APFC comprises the PFC chip 203 that rectifier bridge 201, Boost converter 202, model are UCC28019A, rectifier bridge 201 inputs are introduced and are exchanged, and rectifier bridge 201 outputs are divided into two-way ，Mei road all two output lines that access one by one respectively rectifier bridge 201 outputs, and 201 outputs of two-way rectifier bridge access respectively Boost converter 202 and PFC chip 203, Boost converter 202 comprises boost inductance L, diode D, resistance and switching tube Q, boost inductance L mono-termination enters on output line of rectifier bridge 201 first via outputs, boost inductance L other end access diode D anode, resistance one termination enters rectifier bridge 201 first via and exports on another output line, the resistance other end, diode D negative electrode is as 202 outputs of Boost converter, and have access to load and be connected in parallel on the capacitor C in load between 202 outputs of Boost converter, between switching tube Q drain electrode access boost inductance L and diode D, switching tube Q source electrode access resistance is as an end of Boost converter output, switching tube Q grid access PFC chip 203, PFC chip 203 is by multiplier, current error amplifier CA, voltage error amplifier VA, comparison amplifier U1 forms, between input access load of voltage amplifier VA and capacitor C, another input access reference voltage V of voltage amplifier VA ref, input of voltage amplifier VA output access multiplier, another input of output line access multiplier of rectifier bridge 201 second tunnel outputs, the input of the output access current error amplifier CA of multiplier, another output line of another input access rectifier bridge 201 second tunnel outputs of current error amplifier CA, input of output access comparison amplifier U1 of current error amplifier CA, another input access sawtooth signal of comparison amplifier U1, the grid of switching tube Q in the output access Boost converter 202 of comparison amplifier U1,

The low-power consumption start-up circuit comprises switching tube Q1, triode Q2, the grid of switching tube Q1 is by the output of rectifier bridge in resistance R 2 access APFCs, the drain electrode of switching tube Q1 is by between starting resistance R1 access rectifier bridge output and resistance R 2, the source electrode access voltage VCC of switching tube Q1, the source electrode of switching tube Q1 is also by capacitor C 2 ground connection, the base stage of triode Q2 is by resistance R 4 access complete period auxiliary power supply circuit, the base stage of triode Q2 is also by the anode of a diode D1 of resistance R 4 accesses, the negative electrode access voltage VCC of diode D1, the grounded emitter of triode Q2, be connected to resistance R 5 between the emitter of triode Q2 and base stage, the collector electrode of triode Q2 is by between resistance R 3 access switching tube Q1 grids and resistance R 2, also access capacitor C parallel with one another 1 between resistance R3 on the emitter of triode Q2 and triode Q2 collector electrode, voltage stabilizing didoe D2,

Complete period auxiliary power supply circuit comprises diode D3, diode D4, voltage stabilizing didoe D5, inductance L 2, capacitor C 3, capacitor C 4, capacitor C 5, in the Boost converter, the auxiliary winding of boost inductance L is extracted out respectively as output, auxiliary winding one end output accesses respectively diode D3 anode, diode D4 negative electrode, diode D3 negative electrode access inductance L 2 one ends, diode D3 negative electrode is also by the capacitor C 3 of series connection, capacitor C 4 ground connection, diode D4 plus earth, auxiliary winding other end output access capacitor C 3, between capacitor C 4, inductance L 2 other ends are as the resistance R 4 on triode Q2 base stage in complete period auxiliary power supply circuit output access low-power consumption start-up circuit, inductance L 2 other ends are also by voltage stabilizing didoe D5 parallel with one another, capacitor C 5 ground connection.
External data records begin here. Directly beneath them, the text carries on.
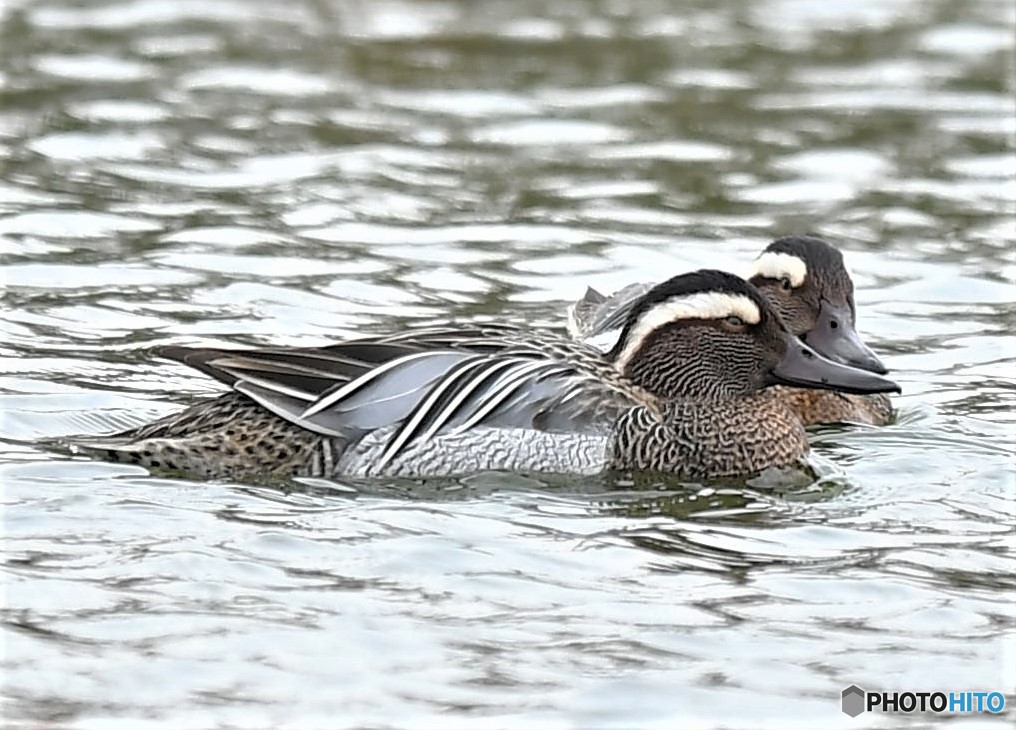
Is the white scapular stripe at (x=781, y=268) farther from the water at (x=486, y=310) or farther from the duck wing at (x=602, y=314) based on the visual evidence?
the water at (x=486, y=310)

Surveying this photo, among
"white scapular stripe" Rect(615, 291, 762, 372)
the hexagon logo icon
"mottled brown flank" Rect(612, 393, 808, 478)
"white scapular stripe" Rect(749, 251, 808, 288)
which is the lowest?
the hexagon logo icon

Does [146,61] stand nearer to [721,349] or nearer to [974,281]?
[974,281]

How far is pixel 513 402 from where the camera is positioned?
9.29 meters

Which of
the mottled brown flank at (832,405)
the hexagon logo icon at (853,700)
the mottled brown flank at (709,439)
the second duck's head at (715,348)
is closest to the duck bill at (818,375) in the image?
the second duck's head at (715,348)

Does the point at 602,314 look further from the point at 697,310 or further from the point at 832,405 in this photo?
the point at 697,310

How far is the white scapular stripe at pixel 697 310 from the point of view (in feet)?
31.7

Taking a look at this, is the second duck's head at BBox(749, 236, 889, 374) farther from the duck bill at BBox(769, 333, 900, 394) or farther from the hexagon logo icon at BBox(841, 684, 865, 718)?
the hexagon logo icon at BBox(841, 684, 865, 718)

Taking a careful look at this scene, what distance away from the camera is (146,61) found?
17750mm

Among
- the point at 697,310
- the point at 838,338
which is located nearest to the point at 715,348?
the point at 697,310

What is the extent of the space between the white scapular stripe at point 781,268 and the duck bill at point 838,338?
0.19 m

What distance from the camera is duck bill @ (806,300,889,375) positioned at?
10.4m

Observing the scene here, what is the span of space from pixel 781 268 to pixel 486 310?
6.51ft

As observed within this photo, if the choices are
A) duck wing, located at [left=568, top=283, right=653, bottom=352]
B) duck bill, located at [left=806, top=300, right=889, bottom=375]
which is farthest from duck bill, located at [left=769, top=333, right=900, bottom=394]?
duck wing, located at [left=568, top=283, right=653, bottom=352]

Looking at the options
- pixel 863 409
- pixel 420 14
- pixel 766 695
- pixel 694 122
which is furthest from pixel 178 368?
pixel 420 14
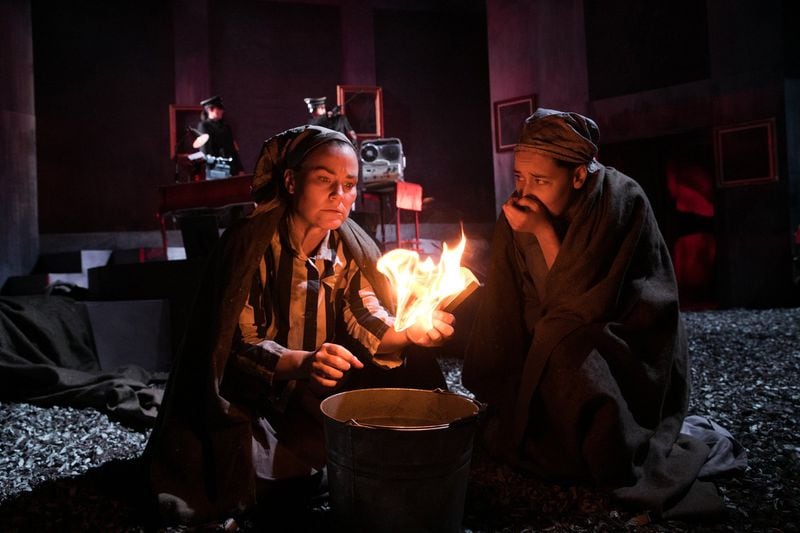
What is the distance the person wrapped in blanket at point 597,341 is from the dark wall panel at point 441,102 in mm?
11257

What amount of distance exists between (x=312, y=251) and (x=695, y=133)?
1015 centimetres

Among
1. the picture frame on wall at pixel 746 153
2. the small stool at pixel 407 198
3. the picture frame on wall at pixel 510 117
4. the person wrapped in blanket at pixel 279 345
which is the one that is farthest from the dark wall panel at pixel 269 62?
the person wrapped in blanket at pixel 279 345

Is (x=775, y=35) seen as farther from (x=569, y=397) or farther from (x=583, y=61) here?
(x=569, y=397)

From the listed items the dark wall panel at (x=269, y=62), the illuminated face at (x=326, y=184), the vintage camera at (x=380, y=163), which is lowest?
the illuminated face at (x=326, y=184)

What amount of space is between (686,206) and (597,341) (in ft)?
37.2

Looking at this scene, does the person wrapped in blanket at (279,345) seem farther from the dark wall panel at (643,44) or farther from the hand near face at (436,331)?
the dark wall panel at (643,44)

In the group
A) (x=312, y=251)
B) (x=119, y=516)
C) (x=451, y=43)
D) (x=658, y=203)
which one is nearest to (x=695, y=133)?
(x=658, y=203)

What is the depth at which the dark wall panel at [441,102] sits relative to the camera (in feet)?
45.6

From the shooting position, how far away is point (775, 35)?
9359 millimetres

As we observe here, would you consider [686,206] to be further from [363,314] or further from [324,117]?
[363,314]

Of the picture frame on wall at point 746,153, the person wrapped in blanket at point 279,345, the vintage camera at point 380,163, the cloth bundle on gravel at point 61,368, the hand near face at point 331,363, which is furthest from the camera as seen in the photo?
the picture frame on wall at point 746,153

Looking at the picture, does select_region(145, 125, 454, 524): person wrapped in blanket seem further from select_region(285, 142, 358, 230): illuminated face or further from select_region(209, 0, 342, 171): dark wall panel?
select_region(209, 0, 342, 171): dark wall panel

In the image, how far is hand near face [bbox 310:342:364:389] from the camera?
1975mm

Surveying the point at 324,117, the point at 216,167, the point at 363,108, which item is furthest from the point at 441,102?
the point at 216,167
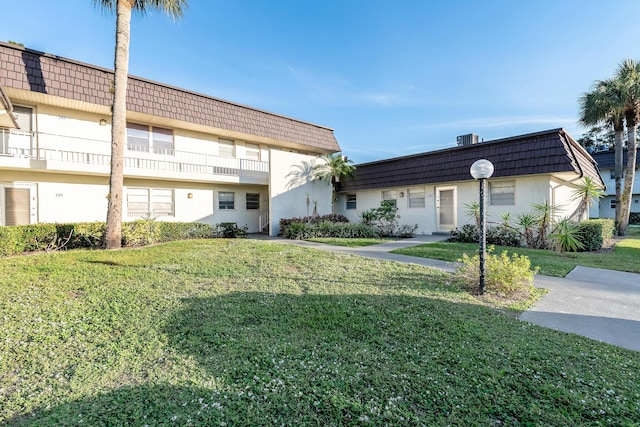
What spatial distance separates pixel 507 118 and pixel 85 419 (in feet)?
71.9

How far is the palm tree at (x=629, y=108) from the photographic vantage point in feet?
42.9

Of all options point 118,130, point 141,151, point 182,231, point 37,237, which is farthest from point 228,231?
point 37,237

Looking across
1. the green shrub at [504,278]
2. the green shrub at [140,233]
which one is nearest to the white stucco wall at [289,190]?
the green shrub at [140,233]

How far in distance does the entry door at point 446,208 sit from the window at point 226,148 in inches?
420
In APFC, the input of rectifier bridge has access to differential mode filter and common-mode filter, exchanges and sends into rectifier bridge by differential mode filter, common-mode filter.

Traditional start-up circuit as shown in Figure 1.In order to guarantee that chip normally starts, resistance R is selected moderate (needing to consider power problems).After chip enable, output voltage rises to setting voltage (generally being greater than 380V), and chip power supply is powered by auxiliary winding, consumes larger power on resistance R, and this is the topmost power consumption of standby.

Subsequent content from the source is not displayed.